- _Provided text_

History of the playground issue
Boyne City will attempt to salvage its toxic playground but officials need your help.
Roughly a dozen-and-a-half people consisting of concerned citizens and city officials met Wednesday Sept. 30, at Boyne City Hall to devise a solution to widespread arsenic contamination on the city’s most popular playground.
“The City of Brighton has a similar one of these structures in their community … and we contacted them and they shared us their information that they had,” said Boyne City Manager Michael Cain. “They basically faced this issue in 2011 and they came up with a due care process where they basically pulled all the woodchips out, replaced the membrane that was down there, left the soils in place (and) resealed it.”
Cain said Brighton uses the same product that Boyne City uses to seal the wooden structure every other year as prescribed.
Cain said Brighton has not tested its playground for the existence of arsenic since it performed the cleanup operation. However, he said he did go to the city while on a business trip to Lansing and inspected the area himself.
Cain said the playground has hand sanitizer stations at the entrance, as well as signs warning people that there may be elevated arsenic levels.
“That was the only Leathers (& Associates) playground that we know of that hasn’t met the fate of removal—and that’s what everybody else has done,” said Cain.
Boyne City’s Veterans Park playground has been closed since June 22 after test results revealed most locations contained very high levels of arsenic, which was commonly used as a wood preservative when the playground was originally built.
According to the report, issued by Sagasser & Associates, the playground appears to be leaching arsenic pentoxide, chromic acid and cupric oxide. The arsenic levels from pressure-treated lumber discovered at the site range between 1.1 million and 2.3 million parts per billion.
Additionally, all but one of the wood chip samples tested exceeds the safe direct contact criteria.
Soil samples taken from under and around the structure also exceeded allowable standards.
“One of the saddest days I’ve had in this organization is when I had to close the playground after we got the test results back on the arsenic,” said Cain. “We’ve been watching what’s been going on with Leathers playgrounds across the State of Michigan for quite some time.”
Cain mentioned several playgrounds, one in Traverse City and one in Harbor Springs, which had materials made by the same company as the Boyne City playground.

- _Input data_

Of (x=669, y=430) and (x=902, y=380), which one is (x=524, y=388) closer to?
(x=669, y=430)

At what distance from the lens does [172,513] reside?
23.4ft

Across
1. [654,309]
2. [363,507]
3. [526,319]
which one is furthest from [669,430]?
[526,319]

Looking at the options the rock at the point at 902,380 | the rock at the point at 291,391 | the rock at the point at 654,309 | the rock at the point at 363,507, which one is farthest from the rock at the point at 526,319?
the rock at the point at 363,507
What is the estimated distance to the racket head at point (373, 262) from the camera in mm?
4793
* * *
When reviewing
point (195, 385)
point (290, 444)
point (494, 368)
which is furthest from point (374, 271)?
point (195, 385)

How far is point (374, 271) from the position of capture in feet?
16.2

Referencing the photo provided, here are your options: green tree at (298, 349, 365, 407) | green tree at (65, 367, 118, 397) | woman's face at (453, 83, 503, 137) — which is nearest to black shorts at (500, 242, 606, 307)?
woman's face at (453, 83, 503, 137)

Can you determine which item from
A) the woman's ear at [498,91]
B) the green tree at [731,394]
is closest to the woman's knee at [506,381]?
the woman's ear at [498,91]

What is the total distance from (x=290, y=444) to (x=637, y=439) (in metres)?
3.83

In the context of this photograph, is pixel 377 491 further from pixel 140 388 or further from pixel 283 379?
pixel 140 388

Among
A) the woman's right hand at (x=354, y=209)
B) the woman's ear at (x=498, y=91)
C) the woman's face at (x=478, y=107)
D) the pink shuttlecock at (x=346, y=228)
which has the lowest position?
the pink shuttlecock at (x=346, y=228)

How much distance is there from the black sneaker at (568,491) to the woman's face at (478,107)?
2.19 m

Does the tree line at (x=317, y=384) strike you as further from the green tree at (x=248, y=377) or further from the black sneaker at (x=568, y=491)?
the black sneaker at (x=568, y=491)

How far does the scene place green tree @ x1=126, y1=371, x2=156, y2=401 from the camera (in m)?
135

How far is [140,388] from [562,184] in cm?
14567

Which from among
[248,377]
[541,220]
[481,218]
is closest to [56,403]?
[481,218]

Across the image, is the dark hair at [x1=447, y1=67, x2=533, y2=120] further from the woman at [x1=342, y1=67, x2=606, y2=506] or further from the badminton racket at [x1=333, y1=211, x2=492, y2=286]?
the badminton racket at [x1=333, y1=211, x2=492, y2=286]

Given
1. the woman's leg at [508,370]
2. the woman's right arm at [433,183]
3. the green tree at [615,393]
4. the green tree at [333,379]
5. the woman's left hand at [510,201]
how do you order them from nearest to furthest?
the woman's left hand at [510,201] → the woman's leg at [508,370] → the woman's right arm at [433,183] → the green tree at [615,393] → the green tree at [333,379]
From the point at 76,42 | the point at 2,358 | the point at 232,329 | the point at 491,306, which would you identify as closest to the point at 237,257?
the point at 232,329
---
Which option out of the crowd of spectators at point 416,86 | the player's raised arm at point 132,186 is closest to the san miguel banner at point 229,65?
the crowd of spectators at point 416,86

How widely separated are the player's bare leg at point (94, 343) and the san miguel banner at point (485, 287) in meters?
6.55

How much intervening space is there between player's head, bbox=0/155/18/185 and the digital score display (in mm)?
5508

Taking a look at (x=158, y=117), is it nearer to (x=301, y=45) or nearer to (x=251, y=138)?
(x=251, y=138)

- _Assignment 1_
Update everything from "Boyne City’s Veterans" down to "direct contact criteria." in the playground article, replacing "pressure-treated lumber" with "treated wood".
- _Assignment 2_
Write what comes next in the article about the Boyne City playground, starting after its final sentence.
The lines are not needed for any of this.

- _Answer 1_
Boyne City’s Veterans Park playground has been closed since June 22 after test results revealed most locations contained very high levels of arsenic, which was commonly used as a wood preservative when the playground was originally built.
According to the report, issued by Sagasser & Associates, the playground appears to be leaching arsenic pentoxide, chromic acid and cupric oxide. The arsenic levels from treated wood discovered at the site range between 1.1 million and 2.3 million parts per billion.
Additionally, all but one of the wood chip samples tested exceeds the safe direct contact criteria.

- _Answer 2_
“This was a reoccurring situation that was going on across the state,” he said. “We finally saw enough of it. And, even though we were following procedures that Leathers had given us back when it was built in 2001—which was to make sure that it was treated with their recommended product every other year—we thought it was prudent for us just to be safe with regards to our kids that were using it to see what do we really have going on out at the playground.”
Cain said there has been a marked decline in the park’s usage since the playground was closed.
“We are being slow. We are being deliberate. We are trying to make sure we’re not putting kids in any harm’s way,” he said.
Patrick Kilkenny, Boyne City Assistant Planner and Zoning Administrator, said the EPA prohibited further use of type of treated wood used in Boyne City’s playground in 2003.
Kilkenny said the primary manner of exposure to the arsenic is by ingestion or by touching it.
Several different materials—including rubber turf and different grades of woodchips—were discussed for the playground’s base.
Kilkenny said woodchips absorb runoff from the playground structure, which may explain the higher arsenic levels in some areas.
Sealant options for the structure itself—to help prevent arsenic from leaching—was also discussed.
Cain said discussions have included removing the woodchips and sealing the structure now and waiting until spring to test the area to see where the toxin levels are, as well as working with the health department to see what other options there are for safeguarding it.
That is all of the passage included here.